Arto Kalervo Haapala
Born January 3, 1959, Helsinki

Bachelor of Arts 1982 (theoretical philosophy), Master of Arts 1984 (aesthetics), University of Helsinki
PhD 1988 (Philosophy), Birkbeck College, University of London
Docent in aesthetics 1989–, University of Helsinki

Visiting Professor in Philosophy 2015, University of Murcia, Spain
Professor of aesthetics 2000–, University of Helsinki
Acting Professor of aesthetics, 1995–2000, University of Helsinki
Affiliated Professor in Philosophy 2001, Temple University, USA
Visiting Professor in Philosophy 1999–2000, Lancaster University, UK
Senior researcher 1999–2000 and research fellow 1993–1995, Academy of Finland
Teaching assistant in aesthetics 1989–1993, University of Helsinki

Publications, research projects and other academic activity
Research themes: ontological questions concerning works of art, the interpretation of art, everyday aesthetics, aesthetic well-being

Prizes
The 2004 Yrjö Hirn prize, awarded by the Finnish Society for Aesthetics

Photo: Heikki Tuuli
Written by Arto Haapala (Riitta-Ilona Hurmerinta, ed.)
Translated by Matthew Billington

Aesthetics in everyday Life?

Everyday aesthetics is a growing branch of aesthetics where the reality of aesthetics outside the world of art is investigated with philosophical methods.
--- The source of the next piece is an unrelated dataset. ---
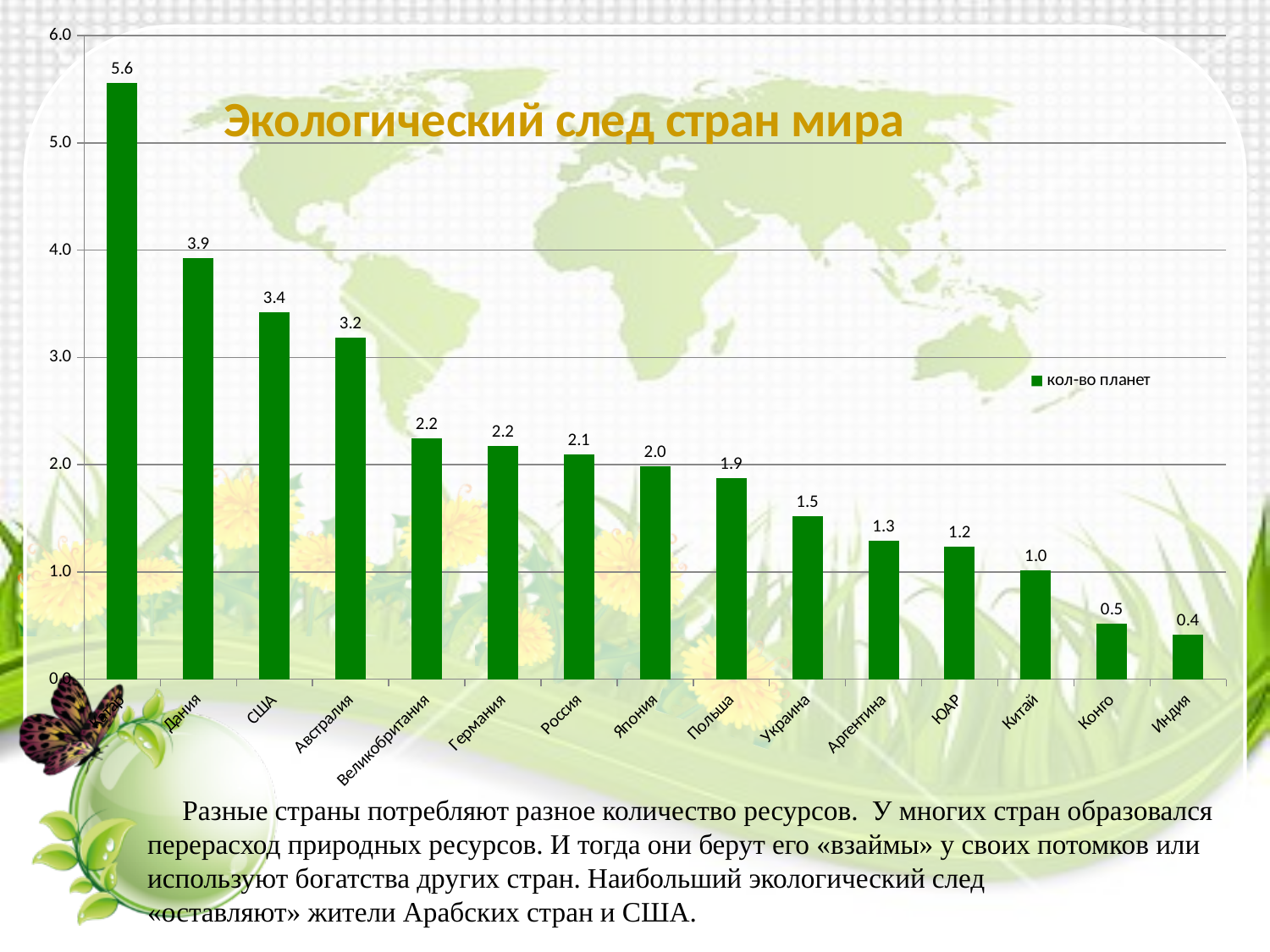
What is the value for Дания? 3.9 What is the value for Россия? 2.1 Which country has the lowest value? Индия What kind of chart is shown? bar chart What is the value for Китай? 1.0 Which has a larger value, Австралия or Япония? Австралия How many series does the legend list? 1 What is the highest value shown on the chart? 5.6 How many countries are shown on the chart? 15 What is the difference between the values for Дания and Индия? 3.5 What is the value for США? 3.4 What is the title of the chart? Экологический след стран мира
Here, everyday can mean everyday artefacts and environments, but it can just as well mean the attitude and way of experiencing things that arises when we are in the familiarity and safety of our everyday lives. The latter perspective emphasises the fact that anything can be prosaic, including art.

Well-being and quality of life are in many ways a function of these different and often hidden aesthetic values included in our everyday reality. Tables, coffee percolators, cars, buildings and other similar things play a central role in our lives and well-being, as do different spaces and popular cultural phenomena. While this is self-evident in many ways, it has seldom been researched from an aesthetical-philosophical perspective.

The study of everyday aesthetics uncovers these hidden problems and provides answers to questions of well-being. In this way, we can demonstrate the diversity of aesthetic values and their importance in everyday life and provide the tools both for understanding those values and simultaneously for promoting well-being.

Arto Haapala investigates everyday life and everyday aesthetics through the thinking of Martin Heidegger. His starting point is the vision of a utensil that Heidegger presents in his work Being and Time (Sein und Zeit, 1927): it is invisible when working but at the same time safe. Haapala takes a critical approach to other theoreticians’ perspectives on everyday aesthetics, for instance those of Yuriko Saito and Thomas Leddy.

Haapala’s position is that everyday life is a form of experience, and everyday aesthetics consists of the rhythm of everyday life, and the security created by it predictability and pleasantness.

One of Arto Haapala’s most recent international endeavours is the founding of an academic journal. The publisher of the first three volumes of the Journal of Aesthetics and Phenomenology was Bloomsbury; in future, the publisher will be Routledge. The Journal is an English language publication focusing on phenomenological aesthetics.

Professor Arto Haapala is the founder of the "Journal of Aesthetics and Phenomenology".